* TEXT:
--*--
William Potter Gale (1916-1988) was a political activist who was involved with several white supremacist groups, including Christian Identity and the Posse Comitatus. He was tied to the Aryan Nations, the Church of Jesus Christ–Christian, the Sovereign citizen movement, and the Militia Movement.

Early life and career 
William Potter Gale was born on November 20, 1916, the fourth of five children of Charles Gale and Mary Agnes Potter. He was named after his maternal grandfather, William Potter; His father was raised as a Jew but rejected Judaism. Potter's father Charles was descended from a long line of religiously devout Jews. Charles Gale arrived in the United States in 1894, fleeing from the antisemitic pogroms and the economic instability which were occurring in the Russian Empire, changing his family's name from "Grabifker" to Gale. At the age of 18, Charles Gale lied about his age and place of birth in order to serve in the US Army, but he truthfully listed his ethnicity as "Hebrew" on his military enlistment papers. Charles abandoned Judaism, married a non-Jewish woman, and raised their children as Christians. Charles Gale's siblings continued to practice Judaism.

An Army Lieutenant Colonel, William Potter Gale served on General Douglas MacArthur's staff during World War II. After leaving the army, Gale became an Episcopalian minister, but he eventually founded his own church. He also joined the John Birch Society.
--*--
* DATA SEGMENT:
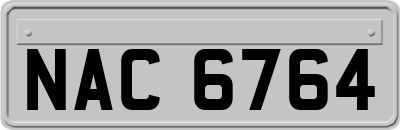 NAC 6764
--*--
In the biography of William Potter Gale, what was the family name before Charles Gale changed it to Gale? The data plays no part in what follows.

* REPLY TO THE TASK:
Grabifker